Reproduce every one of the records below word for word, and leave the pictures out of your answer.

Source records
=== Begin Enclosure ===
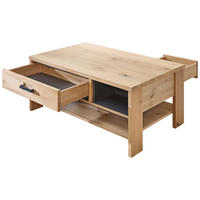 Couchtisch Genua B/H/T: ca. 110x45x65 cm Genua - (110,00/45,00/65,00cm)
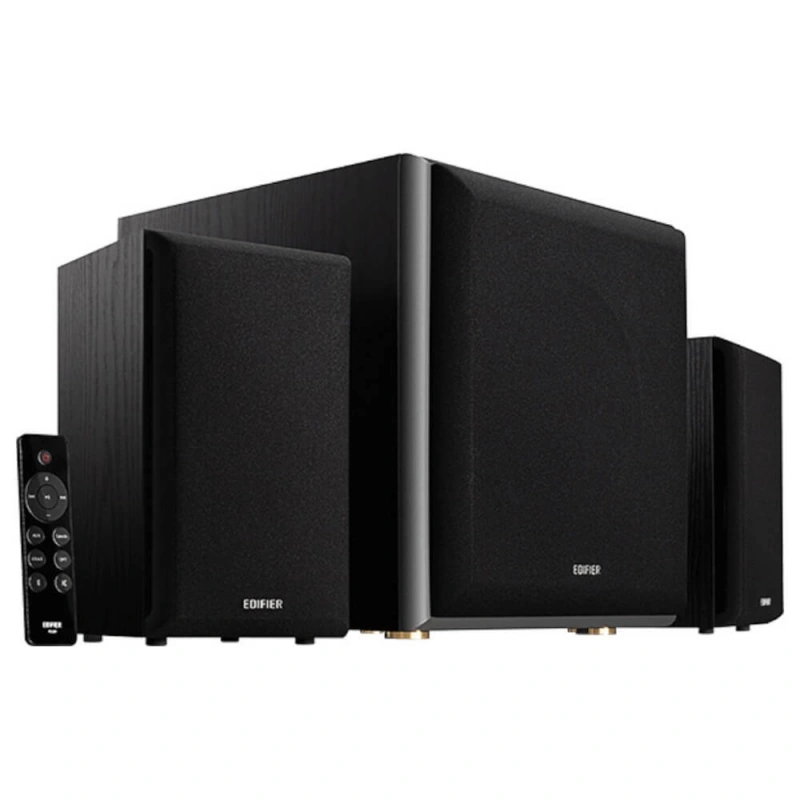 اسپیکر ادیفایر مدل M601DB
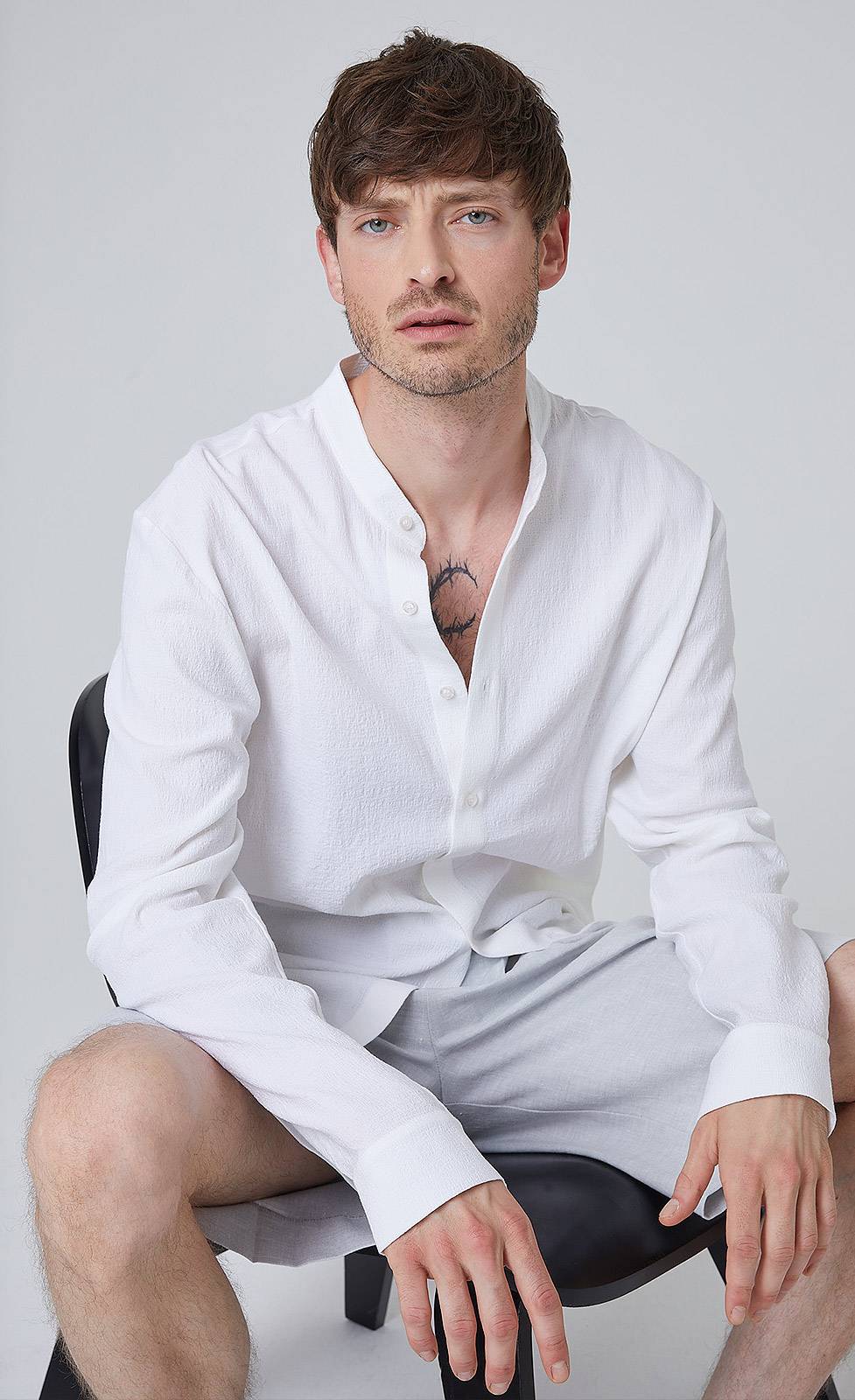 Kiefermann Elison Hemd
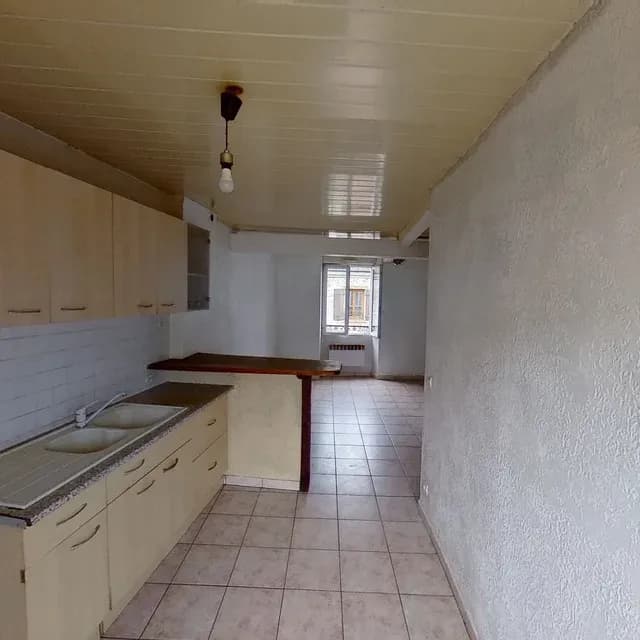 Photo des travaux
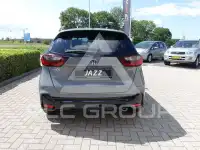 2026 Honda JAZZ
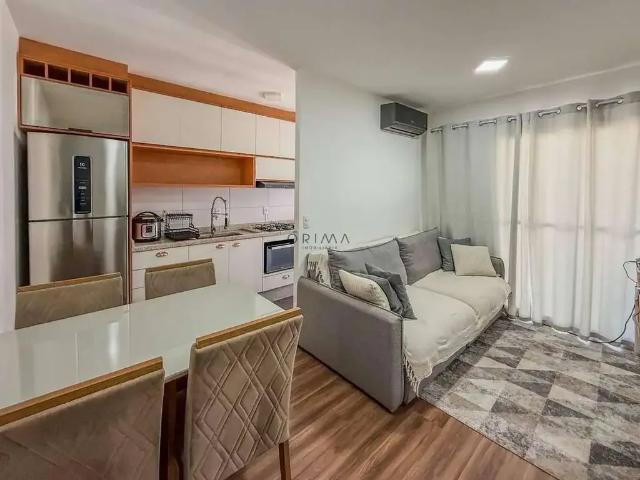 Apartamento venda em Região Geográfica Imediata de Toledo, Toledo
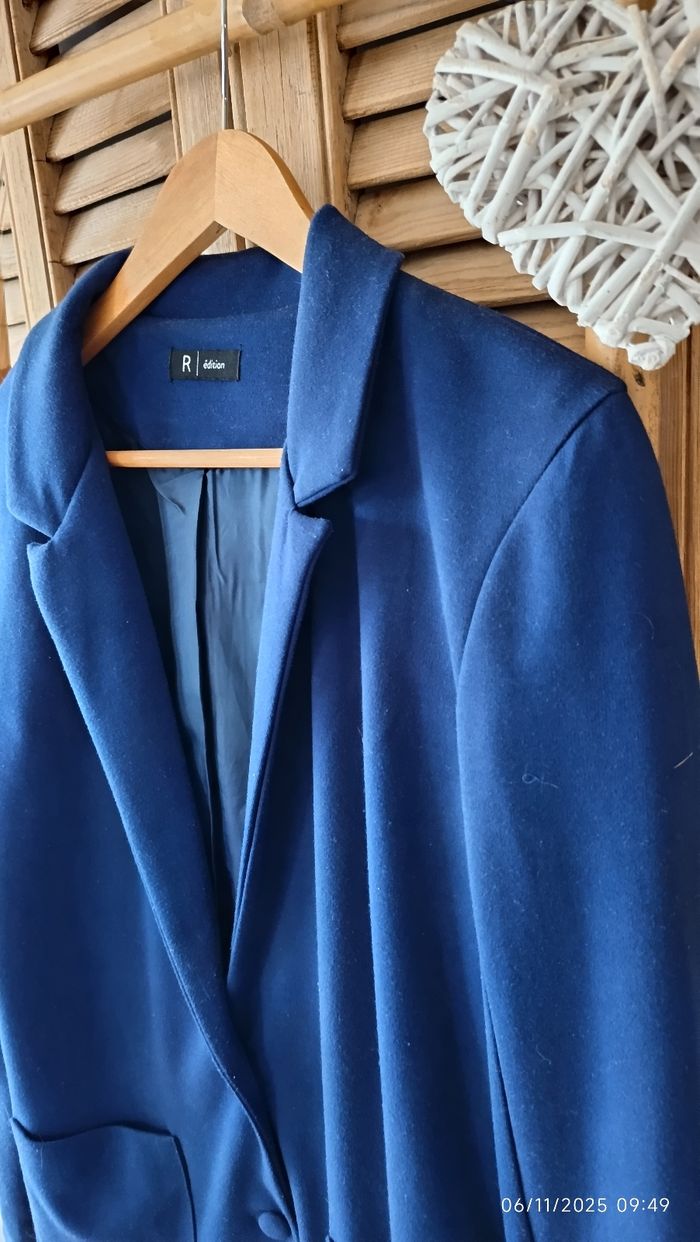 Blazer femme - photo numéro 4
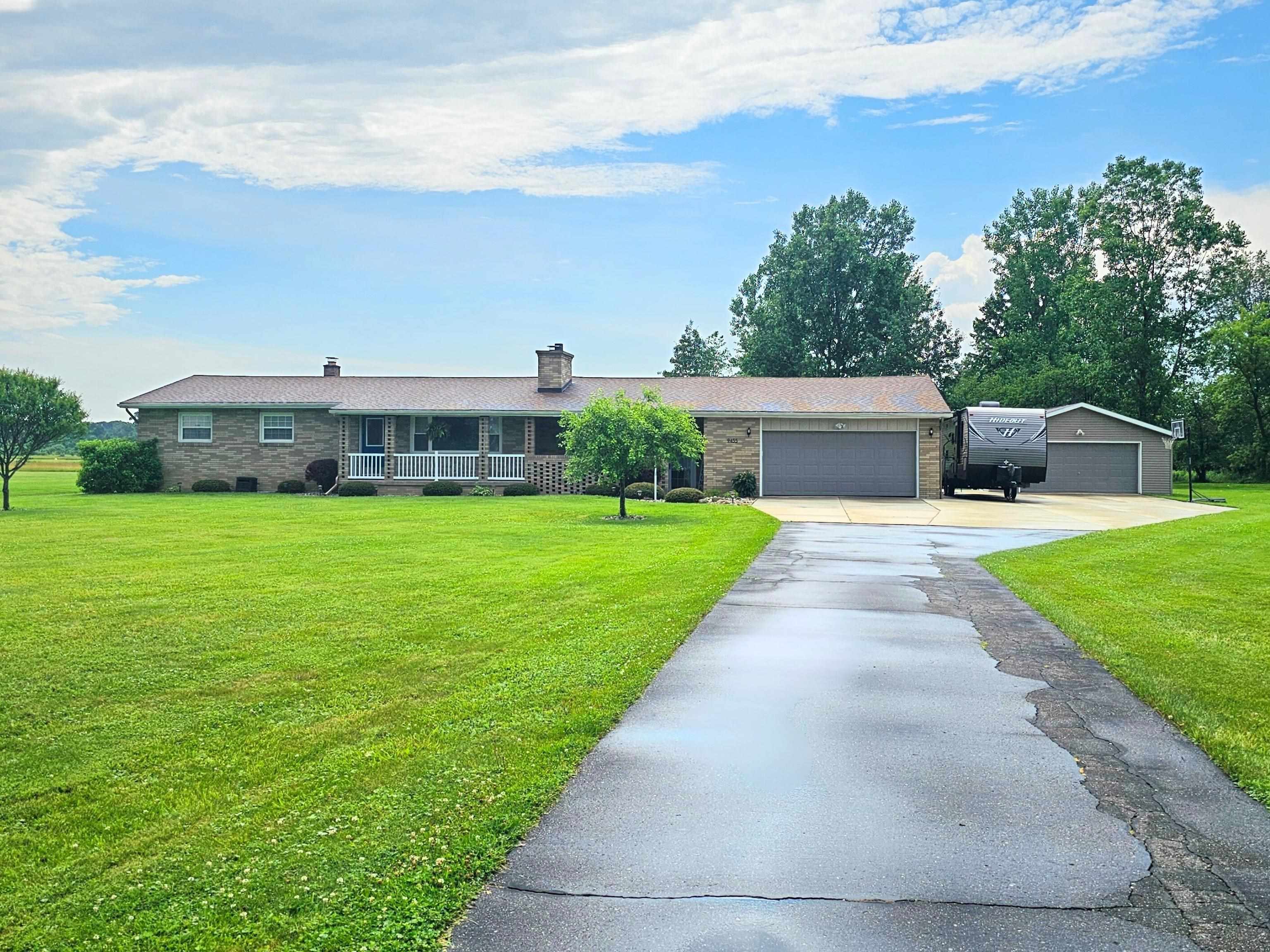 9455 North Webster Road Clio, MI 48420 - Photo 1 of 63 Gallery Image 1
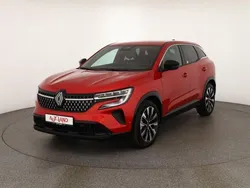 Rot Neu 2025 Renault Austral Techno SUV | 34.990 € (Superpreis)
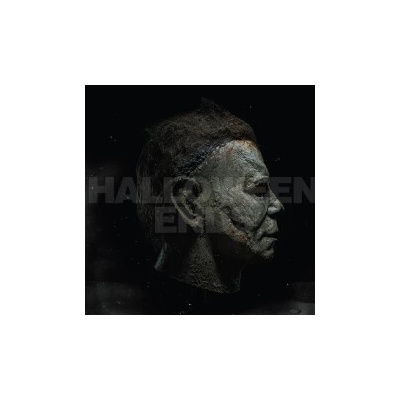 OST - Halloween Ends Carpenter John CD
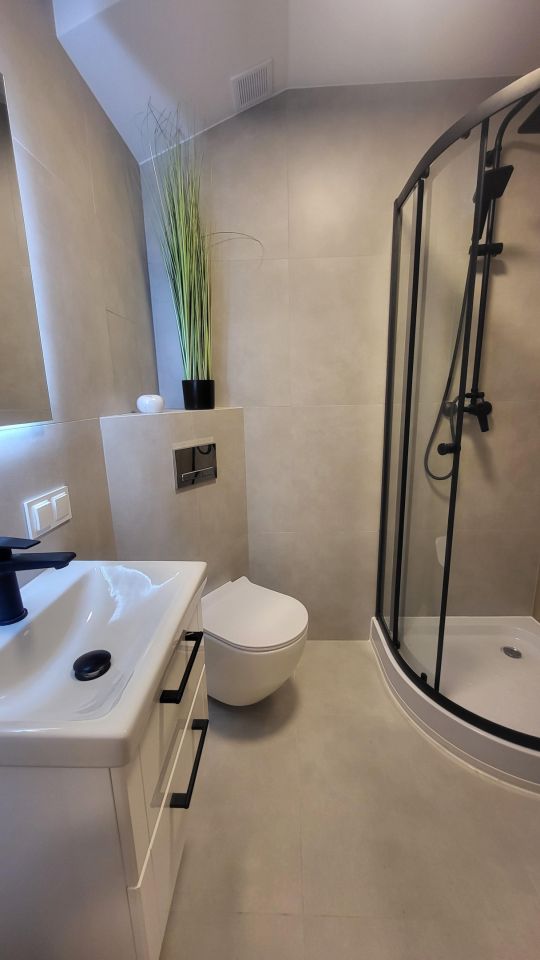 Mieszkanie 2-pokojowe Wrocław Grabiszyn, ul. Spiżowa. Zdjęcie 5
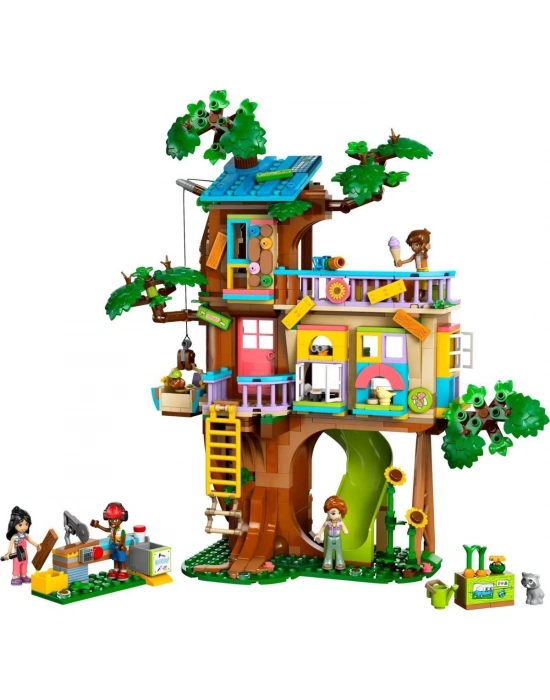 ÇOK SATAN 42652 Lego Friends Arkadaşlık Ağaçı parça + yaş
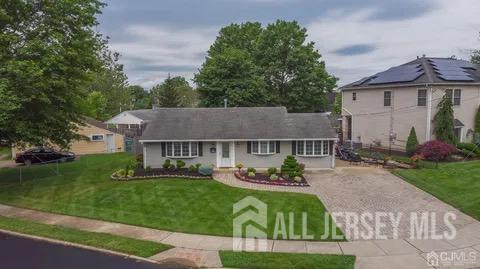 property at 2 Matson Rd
=== End Enclosure ===
Output of the exercise =>
 Couchtisch Genua B/H/T: ca. 110x45x65 cm Genua - (110,00/45,00/65,00cm)
 اسپیکر ادیفایر مدل M601DB
 Kiefermann Elison Hemd
 Photo des travaux
 2026 Honda JAZZ
 Apartamento venda em Região Geográfica Imediata de Toledo, Toledo
 Blazer femme - photo numéro 4
 9455 North Webster Road Clio, MI 48420 - Photo 1 of 63 Gallery Image 1
 Rot Neu 2025 Renault Austral Techno SUV | 34.990 € (Superpreis)
 OST - Halloween Ends Carpenter John CD
 Mieszkanie 2-pokojowe Wrocław Grabiszyn, ul. Spiżowa. Zdjęcie 5
 ÇOK SATAN 42652 Lego Friends Arkadaşlık Ağaçı parça + yaş
 property at 2 Matson Rd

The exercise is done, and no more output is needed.